A list of AQS parameter codes is located at https://aqs.epa.gov/aqsweb/documents/codetables/parameters.html

3

Reference data for particulate matter are commonly analyzed at either 1-hour or 24-hour intervals, but other pollutants that are strongly correlated with diurnal variability such as ozone are typically analyzed exclusively at high time resolution such as 1-hour intervals)

Performance Metrics and Target Values

Each parameter object comes with a subclass PerformanceTargets that contains metric descriptions, target ranges, and target values for conducting performance evaluations for sensor data corresponding to the parameter of interest.

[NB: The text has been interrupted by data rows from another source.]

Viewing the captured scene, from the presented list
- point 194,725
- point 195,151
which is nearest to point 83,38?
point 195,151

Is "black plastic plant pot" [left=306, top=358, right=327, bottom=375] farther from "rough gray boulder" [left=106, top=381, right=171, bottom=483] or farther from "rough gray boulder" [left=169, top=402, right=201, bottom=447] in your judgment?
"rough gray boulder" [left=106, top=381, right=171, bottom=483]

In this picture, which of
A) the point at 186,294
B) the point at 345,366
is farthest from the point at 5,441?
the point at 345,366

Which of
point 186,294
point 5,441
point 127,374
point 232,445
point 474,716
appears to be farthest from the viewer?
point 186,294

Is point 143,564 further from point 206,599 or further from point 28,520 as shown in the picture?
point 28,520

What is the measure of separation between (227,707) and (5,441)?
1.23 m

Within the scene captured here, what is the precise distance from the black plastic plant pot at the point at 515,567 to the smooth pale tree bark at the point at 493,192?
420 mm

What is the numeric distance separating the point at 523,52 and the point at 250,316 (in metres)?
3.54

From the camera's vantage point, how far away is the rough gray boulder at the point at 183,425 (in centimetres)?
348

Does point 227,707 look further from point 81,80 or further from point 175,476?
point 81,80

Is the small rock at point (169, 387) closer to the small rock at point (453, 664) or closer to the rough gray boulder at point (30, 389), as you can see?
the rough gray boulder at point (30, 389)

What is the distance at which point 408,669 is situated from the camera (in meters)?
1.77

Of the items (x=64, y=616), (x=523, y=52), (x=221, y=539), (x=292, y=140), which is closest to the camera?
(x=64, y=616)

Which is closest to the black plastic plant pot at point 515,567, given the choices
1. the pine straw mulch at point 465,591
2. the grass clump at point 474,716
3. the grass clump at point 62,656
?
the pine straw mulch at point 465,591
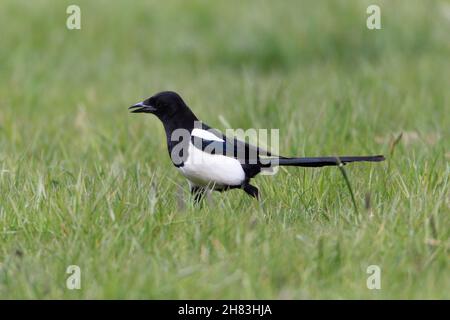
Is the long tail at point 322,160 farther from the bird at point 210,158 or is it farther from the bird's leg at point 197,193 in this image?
the bird's leg at point 197,193

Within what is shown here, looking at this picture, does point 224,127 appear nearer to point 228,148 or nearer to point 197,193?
point 228,148

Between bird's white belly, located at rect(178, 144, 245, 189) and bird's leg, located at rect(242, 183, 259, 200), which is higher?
bird's white belly, located at rect(178, 144, 245, 189)

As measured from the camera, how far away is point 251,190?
4.54 metres

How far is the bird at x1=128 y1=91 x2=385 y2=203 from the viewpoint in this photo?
4.48 meters

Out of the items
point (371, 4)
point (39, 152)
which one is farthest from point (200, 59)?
point (39, 152)

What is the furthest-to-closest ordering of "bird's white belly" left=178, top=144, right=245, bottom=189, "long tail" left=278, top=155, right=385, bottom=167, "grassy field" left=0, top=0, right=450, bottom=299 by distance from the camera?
1. "bird's white belly" left=178, top=144, right=245, bottom=189
2. "long tail" left=278, top=155, right=385, bottom=167
3. "grassy field" left=0, top=0, right=450, bottom=299

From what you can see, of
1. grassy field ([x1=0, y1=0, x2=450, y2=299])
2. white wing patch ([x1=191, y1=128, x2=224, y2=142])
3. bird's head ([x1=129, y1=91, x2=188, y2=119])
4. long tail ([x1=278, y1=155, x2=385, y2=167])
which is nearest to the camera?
grassy field ([x1=0, y1=0, x2=450, y2=299])

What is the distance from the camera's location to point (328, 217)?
4.09 meters

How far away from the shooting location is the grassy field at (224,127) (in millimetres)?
3482

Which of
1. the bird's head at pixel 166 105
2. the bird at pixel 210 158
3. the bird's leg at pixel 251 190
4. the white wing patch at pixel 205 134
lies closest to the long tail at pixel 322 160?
the bird at pixel 210 158

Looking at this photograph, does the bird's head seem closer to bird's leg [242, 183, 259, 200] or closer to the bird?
the bird

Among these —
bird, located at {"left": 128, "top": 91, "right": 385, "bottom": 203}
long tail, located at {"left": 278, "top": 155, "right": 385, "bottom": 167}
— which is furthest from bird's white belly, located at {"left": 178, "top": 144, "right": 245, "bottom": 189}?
long tail, located at {"left": 278, "top": 155, "right": 385, "bottom": 167}

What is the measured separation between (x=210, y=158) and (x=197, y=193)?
0.20m

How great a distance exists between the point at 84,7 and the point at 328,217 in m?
6.71
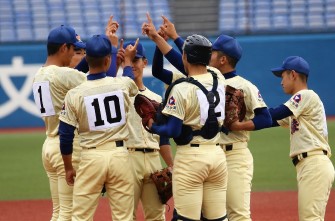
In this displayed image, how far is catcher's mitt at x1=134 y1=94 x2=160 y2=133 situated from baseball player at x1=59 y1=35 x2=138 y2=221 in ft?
0.52

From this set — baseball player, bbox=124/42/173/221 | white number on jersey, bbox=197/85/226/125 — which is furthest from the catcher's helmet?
baseball player, bbox=124/42/173/221

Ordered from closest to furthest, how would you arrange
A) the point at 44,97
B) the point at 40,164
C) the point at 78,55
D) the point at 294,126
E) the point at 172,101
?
1. the point at 172,101
2. the point at 44,97
3. the point at 294,126
4. the point at 78,55
5. the point at 40,164

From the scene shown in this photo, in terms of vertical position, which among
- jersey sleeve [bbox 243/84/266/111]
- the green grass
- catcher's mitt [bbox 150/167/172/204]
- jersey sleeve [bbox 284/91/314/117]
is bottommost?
the green grass

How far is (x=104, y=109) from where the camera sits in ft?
18.5

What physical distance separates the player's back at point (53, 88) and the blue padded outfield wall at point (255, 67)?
10.2 m

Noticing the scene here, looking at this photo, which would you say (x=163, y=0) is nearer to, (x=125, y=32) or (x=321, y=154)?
(x=125, y=32)

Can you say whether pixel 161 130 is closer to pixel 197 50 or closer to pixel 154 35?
pixel 197 50

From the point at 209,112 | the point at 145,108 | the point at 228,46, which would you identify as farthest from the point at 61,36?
the point at 209,112

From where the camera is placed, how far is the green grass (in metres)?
10.2

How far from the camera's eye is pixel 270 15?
18.8 metres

For PM2.5 and O3, U.S. EPA’s recommended performance metrics and target values are included in the pre-configured scheme for these parameters. A full description of all metric names and target values/ranges can be accessed for a parameter instance via:

all_metrics = pollutant.PerformanceTargets.get_all_metrics()

Continuing with the example for PM2.5, the all_metrics variable should contain the following information:

{'Bias':
          {'Slope':
            {'description': 'Ordinary least squares regression slope',
             'bounds': (0.65, 1.35),
             'goal': 1.0,
             'metric_units': None},
          'Intercept':
            {'description': 'Ordinary least squares regression intercept',
             'bounds': (-5.0, 5.0),
             'goal': 0.0,
             'metric_units': '$\\mu g/m^3$'}
           },
 'Linearity':
          {'R^2':
            {'description': 'Coefficient of determination',
             'bounds': (0.7, 1.0),
             'goal': 1.0,
             'metric_units': None}
             },
 'Error':
          {'RMSE':
            {'description': 'Root mean square error',
             'bounds': (0.0, 7.0),
             'goal': 0.0,
             'metric_units': '$\\mu g/m^3$'},
          'NRMSE':
            {'description': 'Normalized root mean square error',
             'bounds': (0.0, 30.0),
             'goal': 0.0,
             'metric_units': '%'}
             },
 'Precision':
          {'SD':
            {'description': 'Standard deviation',
             'bounds': (0.0, 5.0),
             'goal': 0.0,
             'metric_units': '$\\mu g/m^3$'},
          'CV':
            {'description': 'Coefficient of variation',
             'bounds': (0.0, 30.0),
             'goal': 0.0,
             'metric_units': '%'}
             }
 }

Individual metric target values and ranges can be accessed via the get_metric() method. The example below is for accessing the description of the Slope performance metric:

metric = pollutant.PerformanceTargets.get_metric(metric_name='Slope')

Continuing with the example for PM2.5, the metric variable should contain the following information:

{'description': 'Ordinary least squares regression slope',
 'bounds': (0.65, 1.35),
 'goal': 1.0,
 'metric_units': None}

Setting Performance Targets and Metrics

For SDFS parameters that do not have preset performance targets or metrics, users can configure custom metric categories via the pollutant.PerformanceTargets.set_metric_category() method and target values via the pollutant.PerformanceTargets.set_metric() method. A detailed description and examples for both of these methods is included in the API documentation for sensortoolkit.parameter.PerformanceTargets.